Dave Hof and I saw them from Gage Rd, but a scope was required to see them
well & count them. [Gage Rd is located on the right hand side of the
road, about an 1/8th of a mile south of 22A & 17.]
So if you're in the general area I'd start checking weekly to see the
numbers climb. While there we also had the following birds:
a flock of about 25 American Pipits,
1 Northern Harrier,
1 Eastern Meadowlark,
3 American Kestrels,
lots of Turkey Vultures & Canada Geese,
4 Rock Pigeons,
6 American Crows,
1 Bald Eagle,
2+ Savannah Sparrows,
Despite the strong winds the birding was quite nice (but then when isn't
Isis Erb, Burlington, VT
Walking in my marsh this morning, I saw a Coopers Hawk swoop down somewhere further along the path. Stopped along the way to watch one lone Common Yellowthroat and a Marsh Wren, and then found the remnants of the hawk's breakfast. Just the head, some tissue, and feathers remained. Looks like a catbird, but I thought they were gone.

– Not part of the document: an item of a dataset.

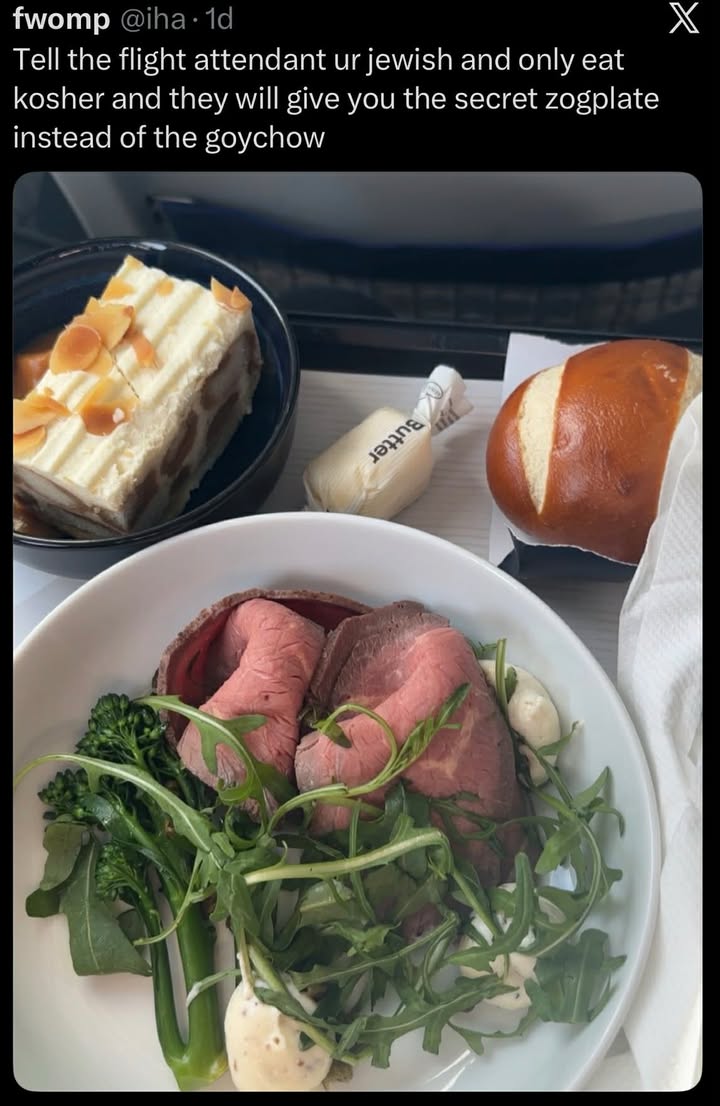 fwomp Tell the flight attendant jewish and only eat kosher and they will give you the secret zogplate instead of the goychow А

2015--2016 Winter Finch Forecast*
PURPLE FINCH: Many (not all) should migrate south out of Ontario this fall because cone and deciduous tree seed crops are generally low in northern Ontario. Purple Finches winter in numbers in the north only when the majority of tree seed crops are bumper. An easy way to tell Purple Finches from House Finches is by checking the tip of the tail; it is distinctly notched or slightly forked in Purple and squared off in House Finch. Purples prefer sunflower seeds at feeders.
RED CROSSBILL: Expect a scattering of Red Crossbills in the East this winter.

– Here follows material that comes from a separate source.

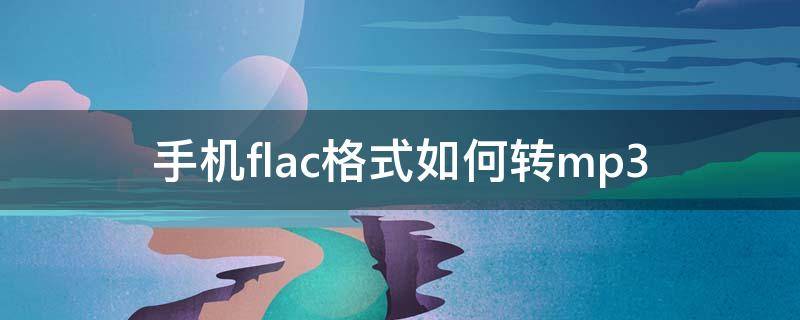 手机flac格式如何转mp3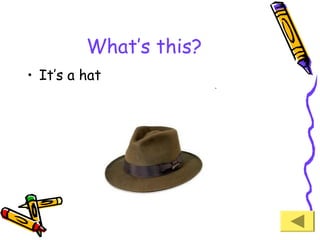 What’s this?
• It’s a hat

WHITE-WINGED CROSSBILL: This crossbill moves back and forth like a pendulum across the boreal forest looking for bumper spruce cone crops and irrupts south only in years of widespread cone crop failures. It is hoped that White-winged Crossbills will move into the northern New England States and the Adirondack Mountains in New York State where spruce cone crops are very good.
COMMON REDPOLL: Similar to last winter, expect a southward movement because birch seed crops are low to average across the boreal forest. At feeders redpolls prefer nyger seeds served in silo feeders.
PINE SISKIN: They should occur in New York’s Adirondack Mountains, the northern New England States, and the Atlantic Provinces which have very good spruce cone crops. Their wheezy calls are the best way to identify siskins flying overhead. At feeders they prefer nyger seeds in silo feeders.
EVENING GROSBEAKS: This spectacular grosbeak should be watched for in the Adirondacks and northern New England. Evening Grosbeaks prefer black oil sunflower seeds.
*Excerpts from Ron Pittaway’s winter finch forecast.